(DOCUMENT PASSAGE)
This was my suggestion. I was thinking that this would prevent old
refs code from being used accidentally on a reftable-enabled
repository, while still enabling old versions of Git recognize this as
a git directory [2]. I think that the latter is important to make
things like `git rev-parse --git-dir` work correctly, even if the
installed version of git can't actually *read* the repository.

  The problem is that `is_git_directory()` checks not only whether
`$GIT_DIR/refs` exists, but also whether it is executable (i.e., since
it is normally a directory, that it is searchable). It would be silly
to make the reftable table of contents executable, so this doesn't
seem like a good approach after all.

  So probably `$GIT_DIR/refs` should continue to be a directory. If
it's there, it would probably make sense to place the reftable files
and maybe the ToC inside of it. We would have to rely on older Git
versions refusing to work in the directory because its `config` file
has an unrecognized `core.repositoryFormatVersion`, but that should be
OK I think.
(End DOCUMENT PASSAGE)
### TASK TO CARRY OUT
List each distinct term that the reftable passage above sets off in backticks as code, in the order each first appears.
(DATASET RECORDS)
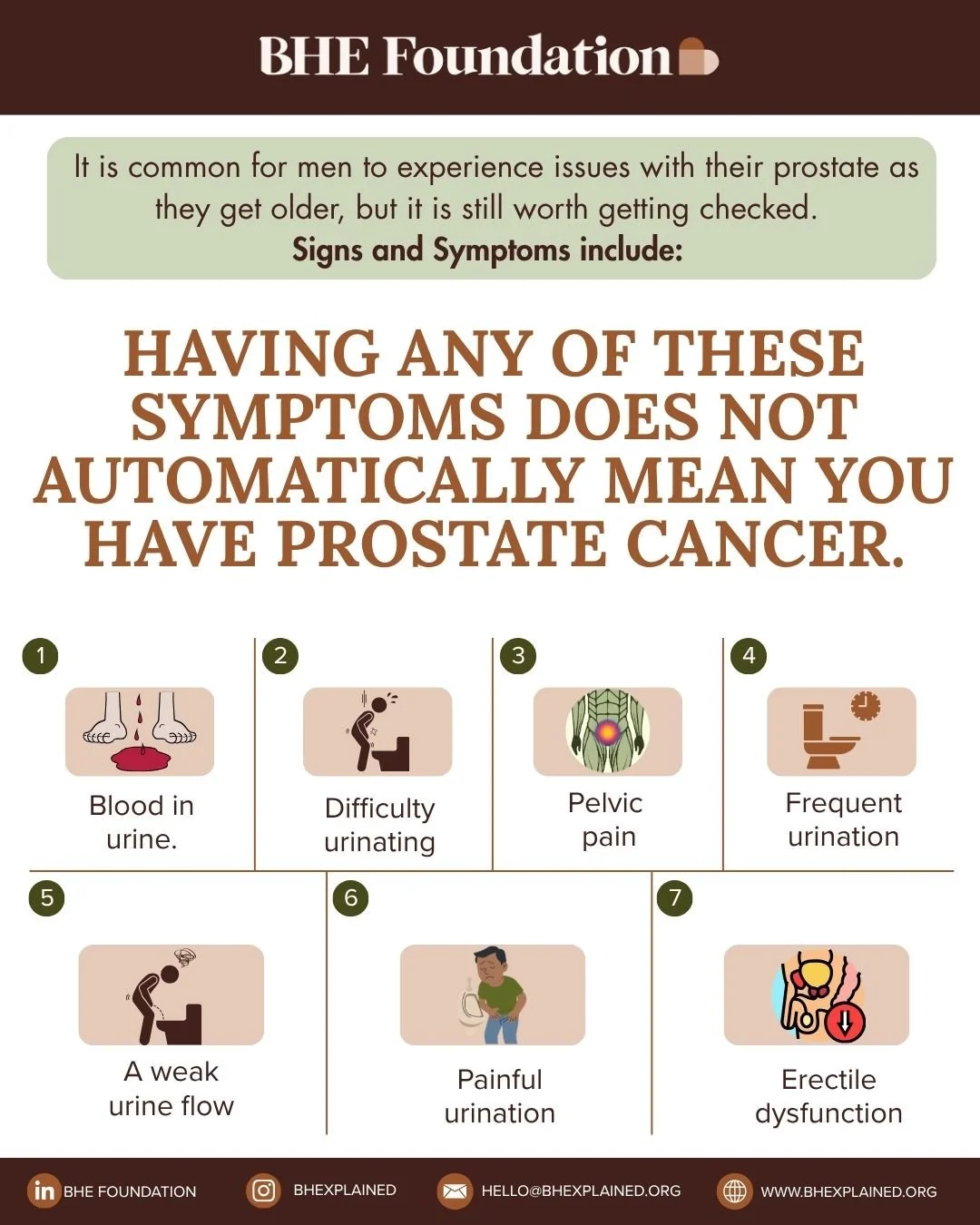 BHE Foundation

It is common for men to experience issues with their prostate as they get older, but it is still worth getting checked.
Signs and Symptoms include:

HAVING ANY OF THESE SYMPTOMS DOES NOT AUTOMATICALLY MEAN YOU HAVE PROSTATE CANCER.

1
Blood in urine.

2
Difficulty urinating

3
Pelvic pain

4
Frequent urination

5
A weak urine flow

6
Painful urination

7
Erectile dysfunction

in BHE FOUNDATION
BHEXPLAINED
HELLO@BHEXPLAINED.ORG
WWW.BHEXPLAINED.ORG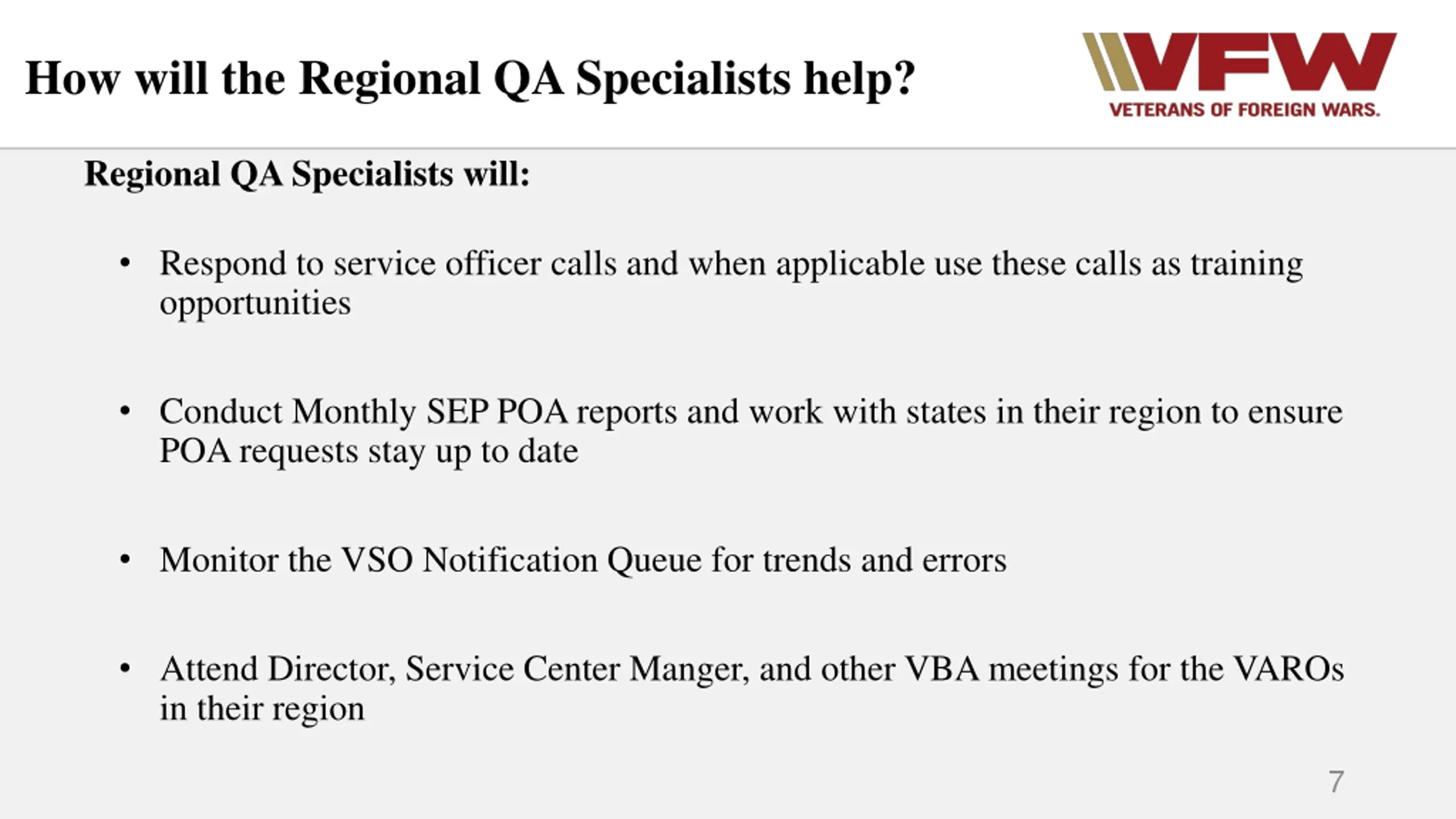 How will the Regional QA Specialists help?

VFW
VETERANS OF FOREIGN WARS.

Regional QA Specialists will:

• Respond to service officer calls and when applicable use these calls as training opportunities

• Conduct Monthly SEP POA reports and work with states in their region to ensure POA requests stay up to date

• Monitor the VSO Notification Queue for trends and errors

• Attend Director, Service Center Manger, and other VBA meetings for the VAROs in their region

7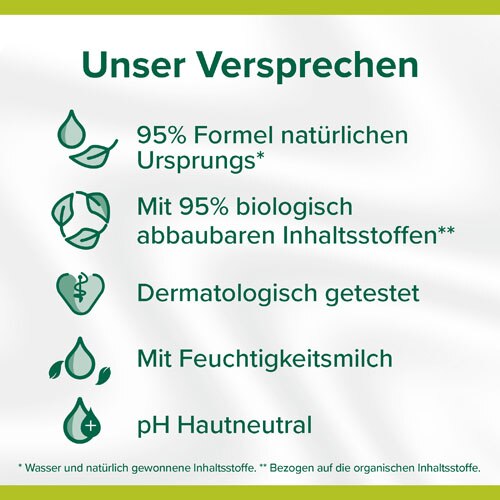 Unser Versprechen

95% Formel natürlichen Ursprungs*

Mit 95% biologisch abbaubaren Inhaltsstoffen**

Dermatologisch getestet

Mit Feuchtigkeitsmilch

pH Hautneutral

* Wasser und natürlich gewonnene Inhaltsstoffe. ** Bezogen auf die organischen Inhaltsstoffe.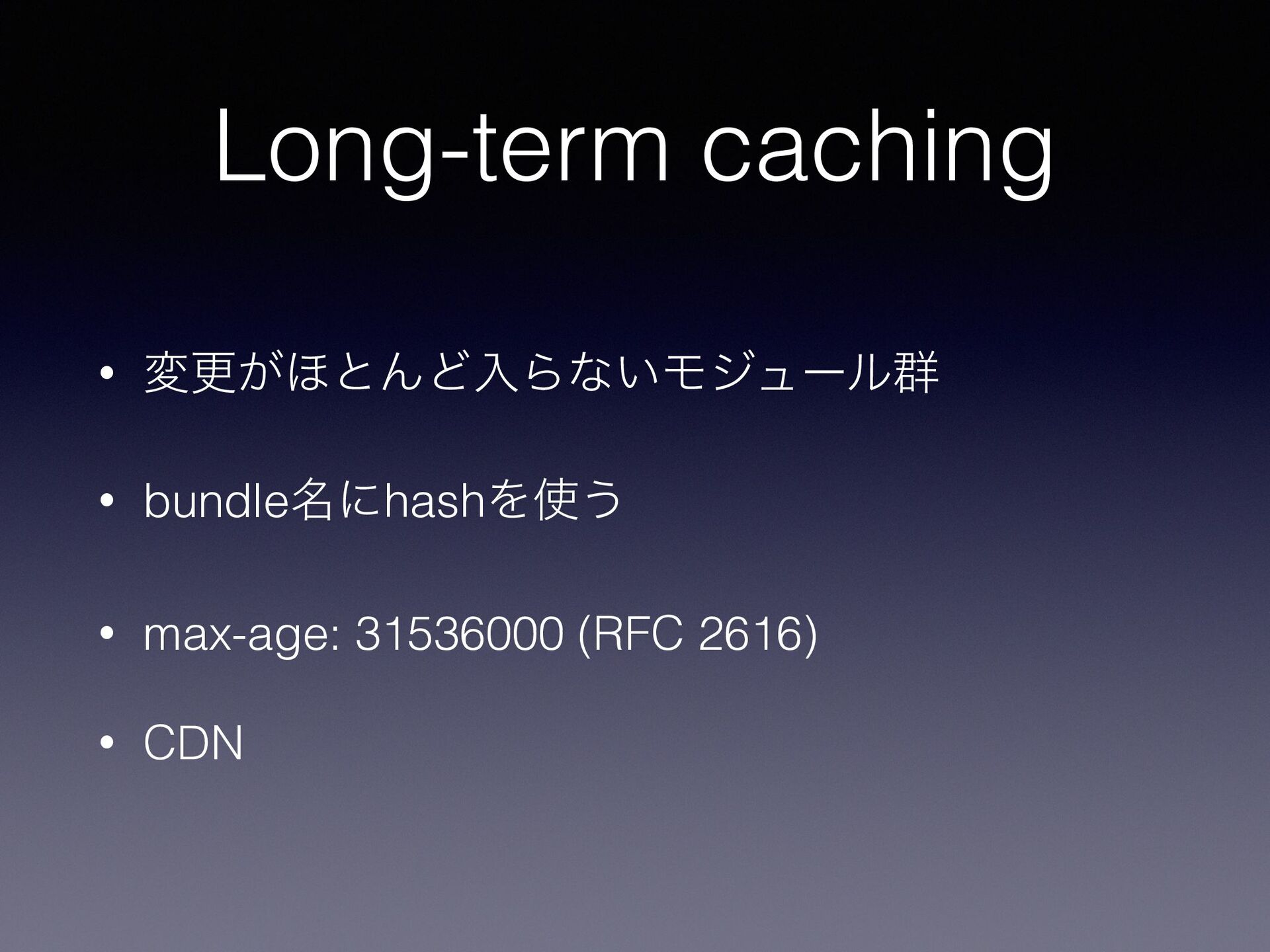 Long-term caching

• 変更がほとんど入らないモジュール群

• bundle名にhashを使う

• max-age: 31536000 (RFC 2616)

• CDN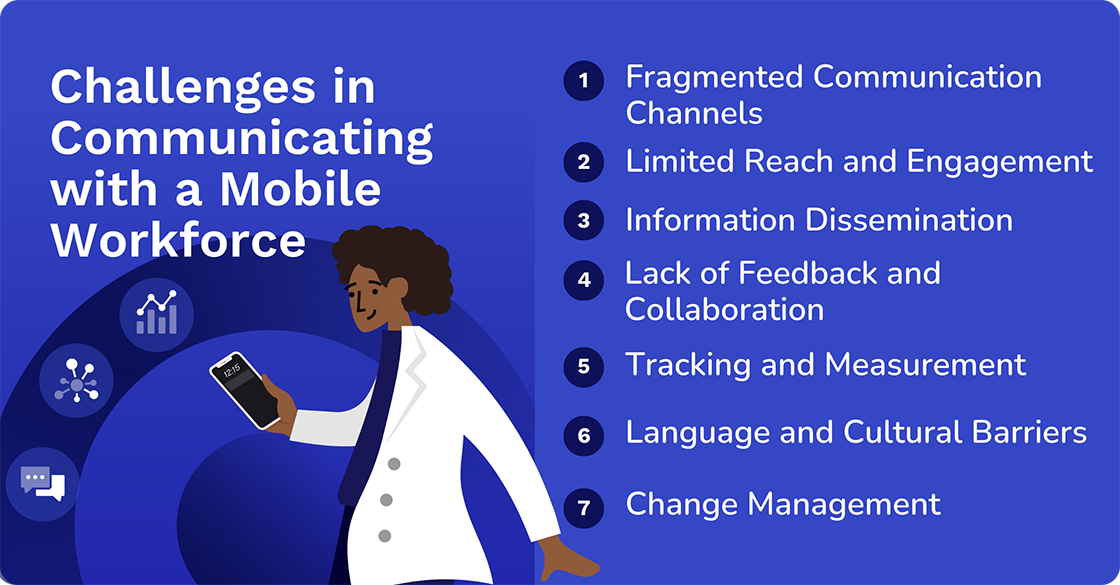 Challenges in Communicating with a Mobile Workforce

12:15

1 Fragmented Communication Channels

2 Limited Reach and Engagement

3 Information Dissemination

4 Lack of Feedback and Collaboration

5 Tracking and Measurement

6 Language and Cultural Barriers

7 Change Management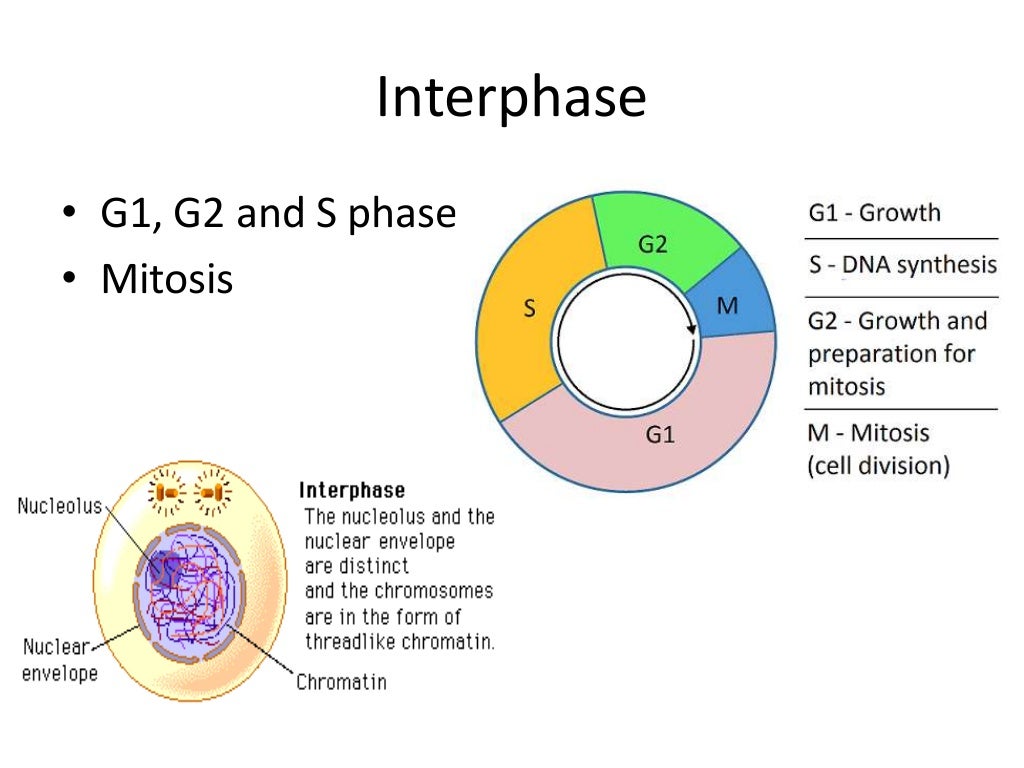 Interphase

• G1, G2 and S phase
• Mitosis

G2
S
M
G1

G1 - Growth

S - DNA synthesis

G2 - Growth and preparation for mitosis

M - Mitosis (cell division)

Nucleolus
Nuclear envelope
Chromatin

Interphase
The nucleolus and the nuclear envelope are distinct and the chromosomes are in the form of threadlike chromatin.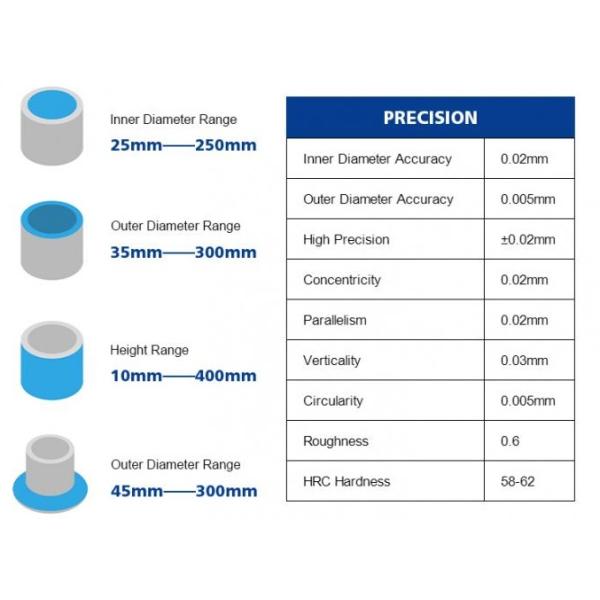 Inner Diameter Range
25mm——250mm

Outer Diameter Range
35mm——300mm

Height Range
10mm——400mm

Outer Diameter Range
45mm——300mm

| PRECISION | |
|---|---|
| Inner Diameter Accuracy | 0.02mm |
| Outer Diameter Accuracy | 0.005mm |
| High Precision | ±0.02mm |
| Concentricity | 0.02mm |
| Parallelism | 0.02mm |
| Verticality | 0.03mm |
| Circularity | 0.005mm |
| Roughness | 0.6 |
| HRC Hardness | 58-62 |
(End DATASET RECORDS)
### WRITTEN ANSWER
git rev-parse --git-dir
is_git_directory()
$GIT_DIR/refs
config
core.repositoryFormatVersion